Lesetext –
====

Veröffentlicht am 29.08.2019

Ein Bündnis gegen „Satellitenstädte“ hat sich im Nordosten Berlins gebildet. Gleich 17 Bürgerinitiativen und Vereine haben sich darin zusammengetan. Sie kommen aus den Pankower Ortsteilen Buch, Karow, Französisch Buchholz und Blankenburg und haben eines gemeinsam: Vor ihrer Haustür soll in großem Stil gebaut werden. Im Norden Pankows sind in den nächsten Jahren bis zu 15.000 neue Wohnungen geplant – unter anderem in Berlins größtem Neubauvorhaben „Blankenburger Süden“.

Die Anwohner wollen das in dieser Dimension verhindern und haben nun ein gemeinsames, dreiseitiges Positionspapier verfasst. Darin werden über 20 Forderungen aufgestellt, unter anderem der vorherige Ausbau der Verkehrs-, sozialen und öffentlichen Infrastruktur, eine „maßvolle Bebauung“ unter Berücksichtigung des vorhandenen Stadtbildes und der Schutz der Grünflächen.

Die Initiative wurde von zwei Pankower CDU-Politikern angeschoben. Neben Dirk Stettner ist daran maßgeblich der Pankower CDU-Fraktionsvorsitzende Johannes Kraft beteiligt, der selbst in Karow lebt. Er habe bei Gesprächen festgestellt, dass die meisten Nachbarn „nur auf sich geschaut haben. Aber die Einstellung ‚Bei uns nicht bauen, woanders gerne‘, ist ein Problem.“ Die benachbarten Ortsteile könnten so „gegeneinander ausgespielt werden, von Verwaltung und Politik – und das ist auch passiert. Dabei hängen die Gebiete miteinander zusammen und haben ähnliche Problemstellungen. Deswegen wollte ich sie zusammenbringen.“

Kraft und Stettner schrieben die Vereine und Verbände im Juni an und ernteten Zuspruchnun wurde das Positionspapier beschlossen. Besonders groß ist der Forderungskatalog in Sachen Verkehr. Um „das aktuelle und künftige Verkehrsaufkommen bewältigen zu können“, sollen folgende Maßnahmen umgesetzt werden:

  • ein 10‐Minuten‐Takt der S2 nach Bernau
  • eine Verlängerung der S75 von Wartenberg über Malchow zu den Bahnhöfen Sellheimbrücke, Bucher Straße, Arkenberge, Mühlenbeck‐/ Mönchmühle bis nach Birkenwerder
  • ein Regionalbahnhof in Buch
  • ein Autobahnanschluss für Karow und Buch an der Überführung der Karower bzw. Bucher Chaussee
  • einen zweiten Schienenanschluss für Blankenburg und Karow (z.B. durch eine neue U-Bahn über Weißensee bzw. die Verlängerung der U2 von Pankow über Blankenburg nach Karow und Buch)

====

Einträge –
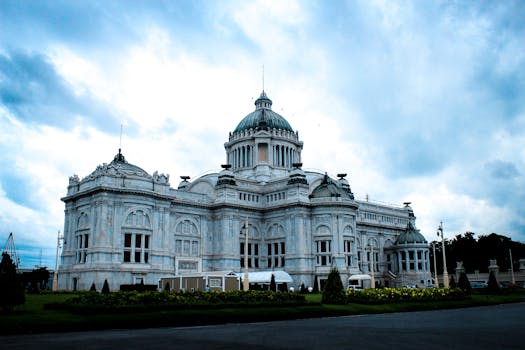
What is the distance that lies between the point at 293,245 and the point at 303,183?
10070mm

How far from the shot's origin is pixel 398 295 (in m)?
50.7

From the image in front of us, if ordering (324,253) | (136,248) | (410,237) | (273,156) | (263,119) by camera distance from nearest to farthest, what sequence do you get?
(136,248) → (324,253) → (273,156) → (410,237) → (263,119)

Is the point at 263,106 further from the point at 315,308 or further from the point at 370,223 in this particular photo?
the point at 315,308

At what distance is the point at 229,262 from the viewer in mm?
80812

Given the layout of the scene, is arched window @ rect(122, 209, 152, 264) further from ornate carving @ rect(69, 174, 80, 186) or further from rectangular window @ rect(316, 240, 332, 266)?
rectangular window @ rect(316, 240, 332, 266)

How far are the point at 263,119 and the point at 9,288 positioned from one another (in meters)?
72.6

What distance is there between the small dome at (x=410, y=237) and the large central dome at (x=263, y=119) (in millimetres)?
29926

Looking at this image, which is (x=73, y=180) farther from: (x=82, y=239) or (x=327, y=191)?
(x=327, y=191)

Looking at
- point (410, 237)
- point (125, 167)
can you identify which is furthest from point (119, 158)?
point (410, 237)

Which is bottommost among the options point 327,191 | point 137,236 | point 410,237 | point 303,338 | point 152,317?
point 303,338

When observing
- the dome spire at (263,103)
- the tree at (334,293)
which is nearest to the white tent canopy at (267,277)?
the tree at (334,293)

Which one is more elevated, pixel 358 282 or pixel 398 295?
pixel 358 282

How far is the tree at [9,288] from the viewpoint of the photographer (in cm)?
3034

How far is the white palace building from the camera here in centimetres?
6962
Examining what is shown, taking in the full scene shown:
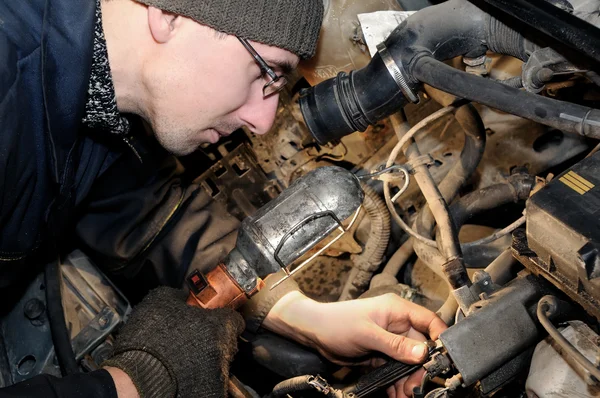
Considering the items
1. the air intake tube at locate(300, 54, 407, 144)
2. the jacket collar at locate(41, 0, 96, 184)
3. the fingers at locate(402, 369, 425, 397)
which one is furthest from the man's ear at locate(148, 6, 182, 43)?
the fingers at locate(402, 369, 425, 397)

====

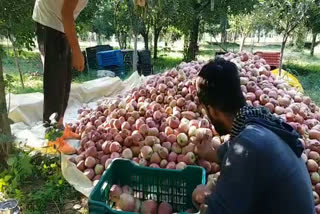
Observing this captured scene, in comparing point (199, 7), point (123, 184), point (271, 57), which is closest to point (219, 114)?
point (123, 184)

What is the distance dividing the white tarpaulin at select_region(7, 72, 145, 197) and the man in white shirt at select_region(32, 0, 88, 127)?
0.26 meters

====

Aufgabe –
Beantworte anhand des Lesetexts diese drei Fragen:
1. Wie viele Bürgerinitiativen und Vereine haben sich in dem Bündnis zusammengetan?
2. In welchem Ortsteil lebt Johannes Kraft?
3. Bis wohin soll die S2 im 10‐Minuten‐Takt fahren?
Die Einträge stehen für sich und gehören nicht zum Lesetext.

Lösung –
1. 17
2. In Karow
3. Nach Bernau